Culture of Peace work thesis:


‘Peace requires more than political and economic arrangements of governments; peace must be founded upon the intellectual and moral solidarity of humankind.’

Preamble of the Constitution of UNESCO

Despite numerous international, national and local attempts at mediation, resolution and compromise; the fate of nations and communities emerging from conflict is overshadowed by resumption of violence. Peace accords are signed, agreements made, United Nations peace-keeping missions are deployed but nevertheless, the majority of conflicts subject to resolution at the hand of the United Nations receive no guarantee that the end has come to their status as warring societies. In a great number of instances, despite the best of efforts and intentions, conflict resumption seems inevitable. Tensions in the former Yugoslavia, Cambodia, El Salvador, Iraq, the Middle East, the Western Sahara and Angola are only a few cases in point for the continuation of violence and conflict despite all efforts at resolution – either with or without the aid of the United Nations. What is being left out of the processes of rehabilitation and reconciliation, and thus limiting the successes of attempts at conflict resolution, is a bottom-up approach which seeks for comprehensive inclusion. Simply stated, the people have not had the opportunity to work through their anger and hatred to come out of their distrust and dislike of their perceived enemy.

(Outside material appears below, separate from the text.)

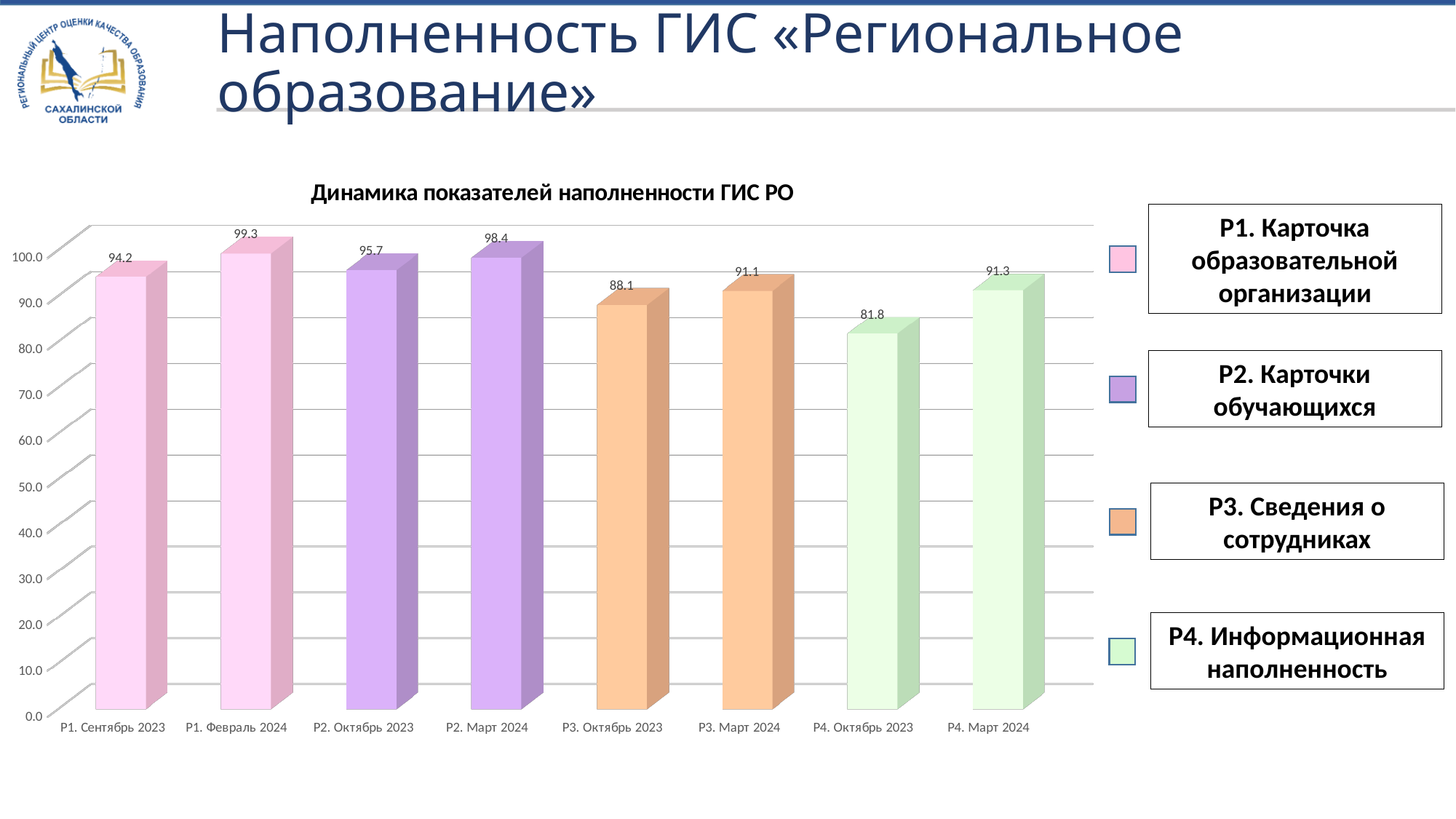
Which category has the highest value? Р1. Февраль 2024 What is the difference between the values for Р2. Март 2024 and Р2. Октябрь 2023? 2.7 What is the title of the chart? Динамика показателей наполненности ГИС РО What is the value for Р4. Октябрь 2023? 81.8 What is the value for Р1. Февраль 2024? 99.3 Which is larger, the value for Р3. Октябрь 2023 or the value for Р3. Март 2024? Р3. Март 2024 Is the value for Р3. Октябрь 2023 greater or less than 90.0? less What is the value for Р3. Март 2024? 91.1 Which category has the lowest value? Р4. Октябрь 2023 How many bars are plotted in the chart? 8 What is the difference between the values for Р4. Март 2024 and Р4. Октябрь 2023? 9.5 What kind of chart is shown on the slide? bar chart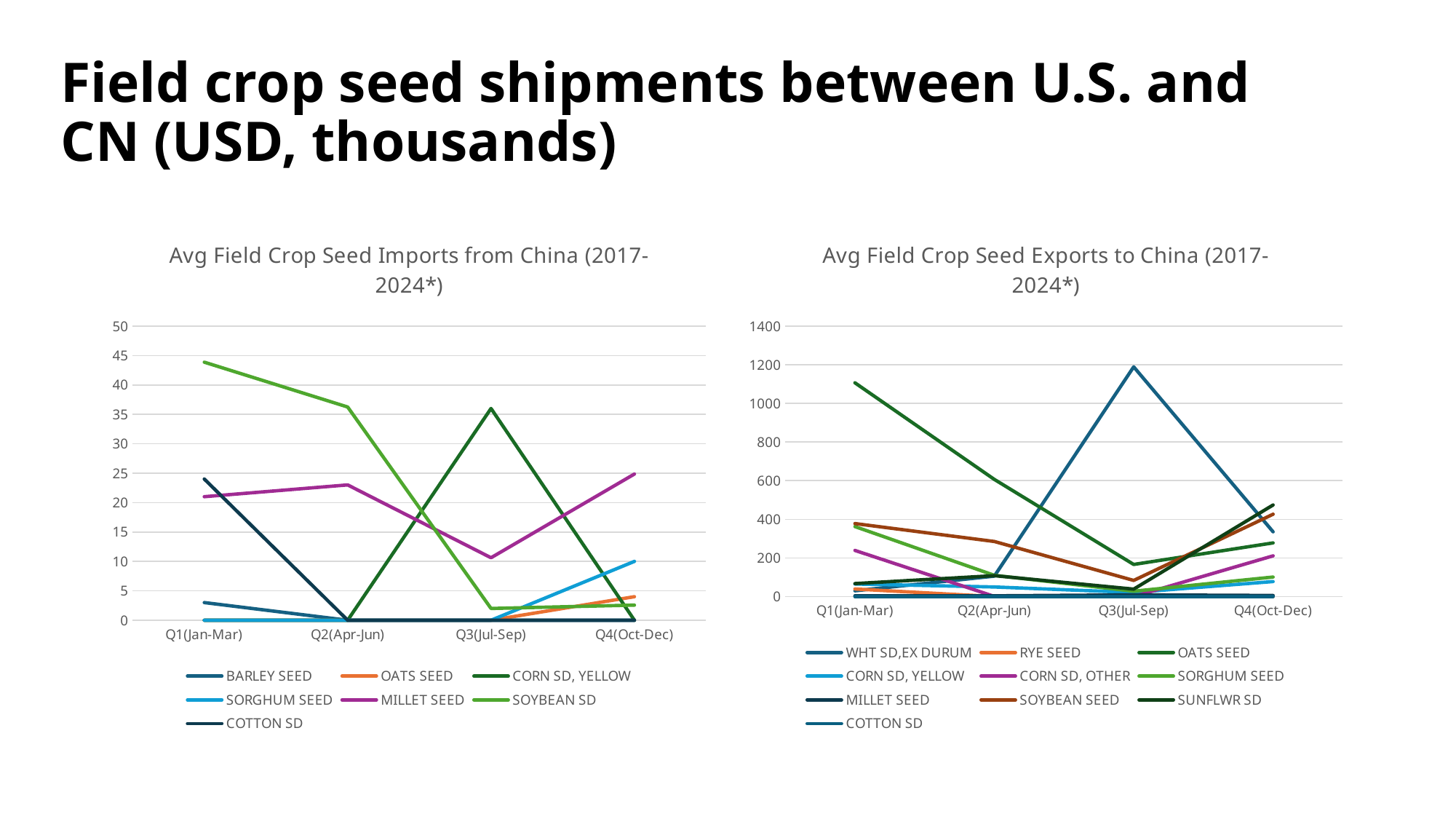
How many series does the legend of the 'Avg Field Crop Seed Imports from China (2017-2024*)' chart list? 7 In the 'Avg Field Crop Seed Imports from China (2017-2024*)' chart, is the value for SOYBEAN SD in Q1(Jan-Mar) greater or less than 40? greater How many series does the legend of the 'Avg Field Crop Seed Exports to China (2017-2024*)' chart list? 10 In the 'Avg Field Crop Seed Exports to China (2017-2024*)' chart, which series has the highest value in Q1(Jan-Mar)? OATS SEED In the 'Avg Field Crop Seed Imports from China (2017-2024*)' chart, which series has the highest value in Q1(Jan-Mar)? SOYBEAN SD In the 'Avg Field Crop Seed Imports from China (2017-2024*)' chart, does the SOYBEAN SD line rise or fall from Q1(Jan-Mar) to Q3(Jul-Sep)? fall In the 'Avg Field Crop Seed Exports to China (2017-2024*)' chart, is the value for WHT SD,EX DURUM in Q3(Jul-Sep) greater or less than 1000? greater What kind of chart is the 'Avg Field Crop Seed Imports from China (2017-2024*)' chart? line chart In the 'Avg Field Crop Seed Exports to China (2017-2024*)' chart, which series has the highest value in Q3(Jul-Sep)? WHT SD,EX DURUM In the 'Avg Field Crop Seed Imports from China (2017-2024*)' chart, which is larger in Q4(Oct-Dec): MILLET SEED or SOYBEAN SD? MILLET SEED In the 'Avg Field Crop Seed Imports from China (2017-2024*)' chart, is the value for CORN SD, YELLOW in Q3(Jul-Sep) greater or less than 30? greater How many quarters are shown on the x axis of the 'Avg Field Crop Seed Exports to China (2017-2024*)' chart? 4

The citizens in each region, state and community have not met the levels of resolution to pursue tolerant co-existence. Until this is accomplished, there can be no lasting peace and very limited pause in conflict. Until the United Nations incorporates such practices to promote the ability at the unit level to transcend the attitudes and behaviours of violence, no conflict will be resolved and international security will remain insecure.